Packed away in my attic in a box in a box in a box lies a Christmas ornament I received as a very little girl. I cannot remember a year it didn’t hang somewhere on my family’s tree. The spun sugar globe, adorned with a red ribbon, has a clear plastic window that allows you to peek inside at the miniature snow scene within.
When viewed from a distance, it invokes nostalgia. When seen up close it invokes the sense that its halcyon days are well past. The cheap, overly bright ribbon is threadbare and frayed, its ability to support the weight of the ornament questionable. The back looks as if it has been misshapen by the years in the box. But no. It is flat because I used to sneak quietly, when no one was looking, and lick it, my soft child’s tongue insistently rasping the sugar, wearing it down layer by molecular layer.
Its appearance is ratty enough and I recall its lure vividly enough that it has not graced our tree since we’ve have children old enough to be able to hear the siren call of sugar. But as the season approaches, I think about all that I saw when I peered inside; as the little girl I once was, the young woman I became, the adolescent I thankfully left behind.
What image does your child see when they peer inside their own personal globes? What collections, physical or emotional, do we curate for our children? Are they the smart one? Athletic one? Artistic one? Clumsy one? What messages do they gather from us and store in the attics of their minds, to be replayed and reinforced year after year?
Our tree is bedecked with angels and santas, as each year our children receive a new ornament to add to their burgeoning collections.

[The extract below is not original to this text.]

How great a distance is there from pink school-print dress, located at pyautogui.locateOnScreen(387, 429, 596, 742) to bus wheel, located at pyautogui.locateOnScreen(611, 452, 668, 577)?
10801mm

Eleanor accrues angels, and I wonder, do we adequately acknowledge her devilish grins? Cole’s assembly of santas imply being jolly and good, does he know we love his Evel Knievel side, too?
As we rush into a season of copious buying and generous giving and boisterous celebrating, we need to remember the contributions we make to the treasury of children’s hearts. Taking quiet, small moments not to do anything, but to simply be with our children, to call to the collection of their whole selves. What will you say? Keep me posted.